I suspect, even though you may not be learning major scales right now, one of these (letters/numbers/steps) likely sounds easier to you right?

C


----------



## cboutilier (Jan 12, 2016)

One thing to keep in mind is that everything you learn for a song has a way of making sense somewhere else down the road.


----------



## old and tryin (Mar 27, 2019)

Cardamonfrost said:


> Not dumbed down... Different people learn differently. What is easy to you may be hard to others and vice-versa. I have had success teaching some people major scales by letters, and some by scale degree numbers. Both seldom seem to work. Sometimes either don't work and when explained via steps/half steps it becomes useful.
> 
> I suspect, even though you may not be learning major scales right now, one of these (letters/numbers/steps) likely sounds easier to you right?
> 
> C


Possible. The beginner one I'm doing is 5-8, 5-8, 5-7, 5-7....you probably know it. But is easy enough to read. Does seem to help me with 'finding' the strings and not looking.


----------



## cboutilier (Jan 12, 2016)

old and tryin said:


> Possible. The beginner one I'm doing is 5-8, 5-8, 5-7, 5-7....you probably know it. But is easy enough to read. Does seem to help me with 'finding' the strings and not looking.

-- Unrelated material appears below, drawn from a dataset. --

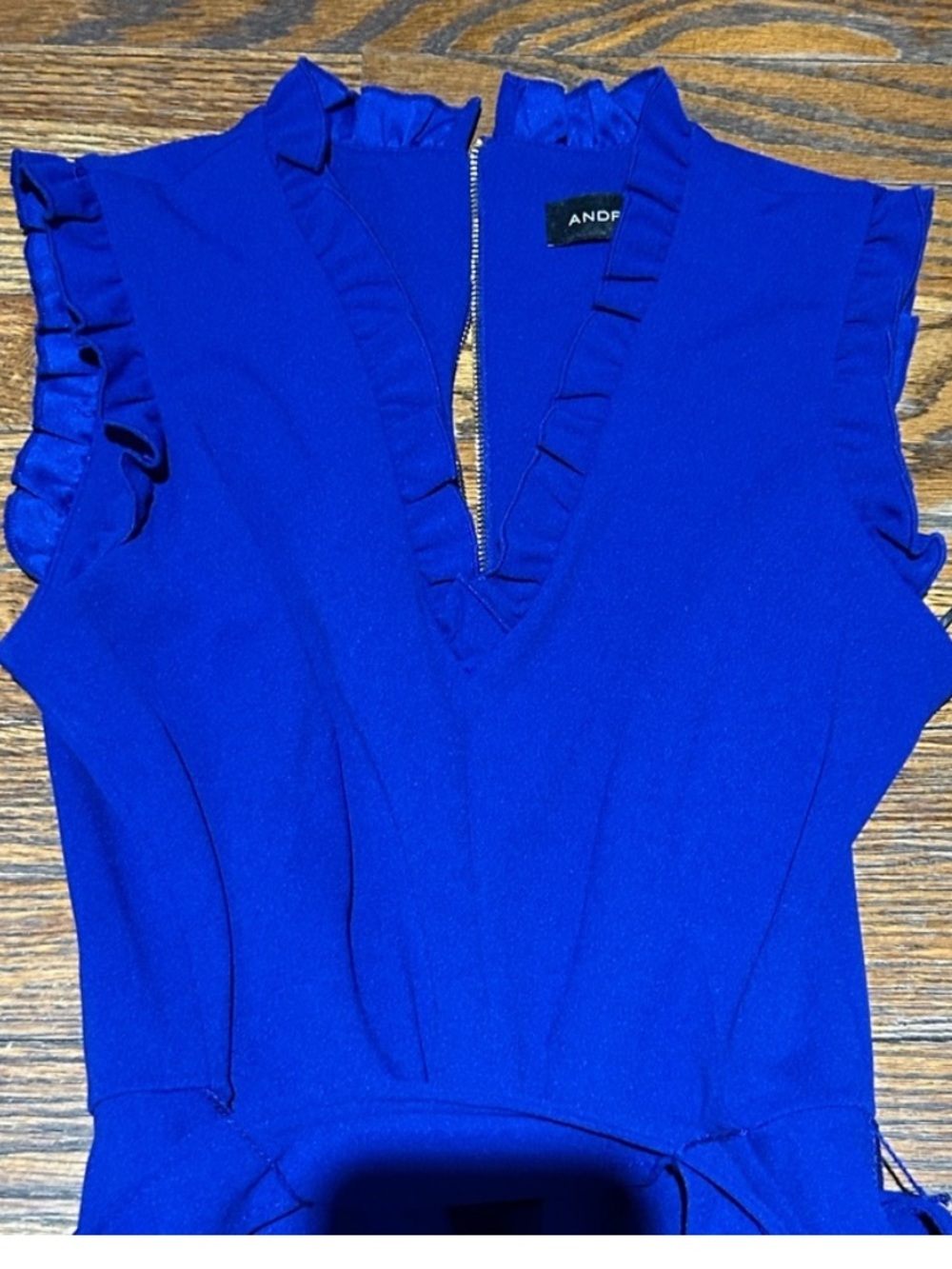 Andrew Marc Royal Blue Sleeveless Wide-Leg Jumpsuit - Picture 7 of 8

Sounds like the A minor pentatonic. Or C major pentatonic, which is the exact same notes . That's a great place to start.


----------



## Cardamonfrost (Dec 12, 2018)

old and tryin said:


> Possible. The beginner one I'm doing is 5-8, 5-8, 5-7, 5-7....you probably know it. But is easy enough to read. Does seem to help me with 'finding' the strings and not looking.


And that one finger per fret exercise will make it even better. Make your pinky strong and the world will be yours!!

C


----------



## old and tryin (Mar 27, 2019)

Cardamonfrost said:


> And that one finger per fret exercise will make it even better. Make your pinky strong and the world will be yours!!
> 
> C


I am struggling with the pinky part ugh.


----------



## Budda (May 29, 2007)

Just gotta keep at it.


----------



## Jim9guitars (Feb 15, 2016)

I was lucky in that I had people around me who played and I learned by watching them and trying to emulate their hand movements as they played. Now though, we have millions of youtube videos where you can do the same if you sift through and look for suitable ones. In recent years I have had several students video my strumming hand with a smart phone while I slowly demonstrate a pattern. I also encourage learning to count though. It can be a bit of a puzzle at first keeping track of all the one-and-two-ands while watching for when to strum up or down and when not to strum. Some people just aren't wired to work with that kind of thing, or they just give up because it's difficult.


----------



## old and tryin (Mar 27, 2019)

I'm definitely more of a visual learner for sure.


----------



## Guest (Mar 29, 2019)

It's actually more of a feel/hear.
Confused? Wait till 'syncopation' is brought up. lol


----------